I went through this with a Salesforce adoption a couple of years ago -- "We can't use Salesforce because it can't do so-and-so that our home-grown CRM does." But it can, it just uses different terminology. So you have to understand the business domain and expect this kind of resistance and know how to overcome the objections.
If you get the CTO or IT people involved they may perceive off-the-shelf software pushed on them by management and consultants as a threat to their job at worst, or a new deployment/migration/integration nightmare at best. So prepare to deal with that. IT people will focus on risks, and they may exaggerate, but you have to have a solution for migration in and out of your software (assure them they own and have access to all of their data in some standard format like a relational database), and you need to show the customizing and integration features if those apply.
Reducing friction and risk is probably the best thing you can do. Offer a fully-functional limited or trial version. Make sure you have a turnkey setup. I once worked for an educational software company that included laserdisc players with their software because requiring a school to buy those was too much friction. Have a laptop or PC you can plug in for your potential customers to use. Every complication you can eliminate to get them using your software will smooth the process, and it shows you are customer-focused. Think about how motivated you would be if someone sent you a link to a .zip file and a Word document with out-of-date installation instructions.
You have to frame your pitch or proposition to address what a business owner (or whomever makes the decisions) will care about: cost, savings, benefits and business value, and risk. I’ve sat in on presentations and seen the software sales people unprepared to address what should have been obvious concerns about risk. A business owner will probably want to know if they will own and control their data, how it might be used, if they can get their data out. The CTO will likely ask about integration, customizing, and migration.
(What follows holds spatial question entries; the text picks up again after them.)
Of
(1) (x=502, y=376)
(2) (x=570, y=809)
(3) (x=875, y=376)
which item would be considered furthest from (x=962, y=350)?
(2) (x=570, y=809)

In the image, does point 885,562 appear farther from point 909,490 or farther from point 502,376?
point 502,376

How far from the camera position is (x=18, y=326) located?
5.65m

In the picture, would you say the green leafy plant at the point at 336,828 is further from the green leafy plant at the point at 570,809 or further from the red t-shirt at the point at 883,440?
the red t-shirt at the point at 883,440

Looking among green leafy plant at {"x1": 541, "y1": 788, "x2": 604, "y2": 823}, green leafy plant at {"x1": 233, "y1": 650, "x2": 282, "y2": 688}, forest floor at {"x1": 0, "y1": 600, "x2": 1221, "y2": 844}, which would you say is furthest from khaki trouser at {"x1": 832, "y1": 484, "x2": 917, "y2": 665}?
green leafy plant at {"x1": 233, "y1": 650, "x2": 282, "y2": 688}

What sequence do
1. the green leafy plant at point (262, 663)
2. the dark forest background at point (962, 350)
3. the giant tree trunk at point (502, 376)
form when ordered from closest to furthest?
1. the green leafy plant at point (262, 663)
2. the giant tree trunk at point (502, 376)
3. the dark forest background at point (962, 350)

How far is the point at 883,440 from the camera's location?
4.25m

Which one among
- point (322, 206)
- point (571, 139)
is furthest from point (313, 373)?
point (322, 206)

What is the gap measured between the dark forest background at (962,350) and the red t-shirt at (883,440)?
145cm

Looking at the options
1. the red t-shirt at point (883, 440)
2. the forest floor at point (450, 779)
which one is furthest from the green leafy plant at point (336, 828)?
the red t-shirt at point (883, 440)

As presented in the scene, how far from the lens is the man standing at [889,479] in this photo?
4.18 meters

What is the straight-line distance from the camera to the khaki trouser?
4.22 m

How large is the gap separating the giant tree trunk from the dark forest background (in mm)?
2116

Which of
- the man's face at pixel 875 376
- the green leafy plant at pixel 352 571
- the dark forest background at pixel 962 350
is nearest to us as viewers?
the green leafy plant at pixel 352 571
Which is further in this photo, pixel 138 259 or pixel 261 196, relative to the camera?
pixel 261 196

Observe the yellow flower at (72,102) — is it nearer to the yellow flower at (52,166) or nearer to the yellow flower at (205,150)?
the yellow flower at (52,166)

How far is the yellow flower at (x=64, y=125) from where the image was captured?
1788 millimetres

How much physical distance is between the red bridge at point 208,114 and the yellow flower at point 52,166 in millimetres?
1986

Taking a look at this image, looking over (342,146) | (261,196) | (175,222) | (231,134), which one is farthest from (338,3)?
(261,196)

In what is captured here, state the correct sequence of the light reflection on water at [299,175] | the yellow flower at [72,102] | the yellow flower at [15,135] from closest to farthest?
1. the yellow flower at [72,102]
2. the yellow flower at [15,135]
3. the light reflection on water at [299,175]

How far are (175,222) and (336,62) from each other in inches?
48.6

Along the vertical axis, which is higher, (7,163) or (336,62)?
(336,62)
Asking a company to commit to a new platform or solution means asking the company to trust you. Potential customers have to trust that you can deliver a working solution, that you can maintain the software and support them, and that they won’t experience a lot of headaches.
Getting early adopters is tough because you won’t have a lot of success stories to point to. You may find it easier to pitch to businesses that need but don’t have a solution in place rather than to those that do, to ease the credibility question.
I think Steve Jobs said that you need to show customers something ten times better than what they have, not just an incremental improvement. You can focus on the improvements in terms of cutting costs, greater functionality, or reducing risk.
I would be careful about framing savings solely in terms of reducing software development cost, because some customers will interpret that as eliminating jobs, and that will cause internal resistance. Instead frame the savings as freeing up resources from mundane tasks for more important things.
I’ve seen companies resist and reject third-party solutions because they have invested in custom software. It may be sunk cost fallacy, it may be ego. You want to avoid criticizing what they have done internally and present your solution as a good path forward.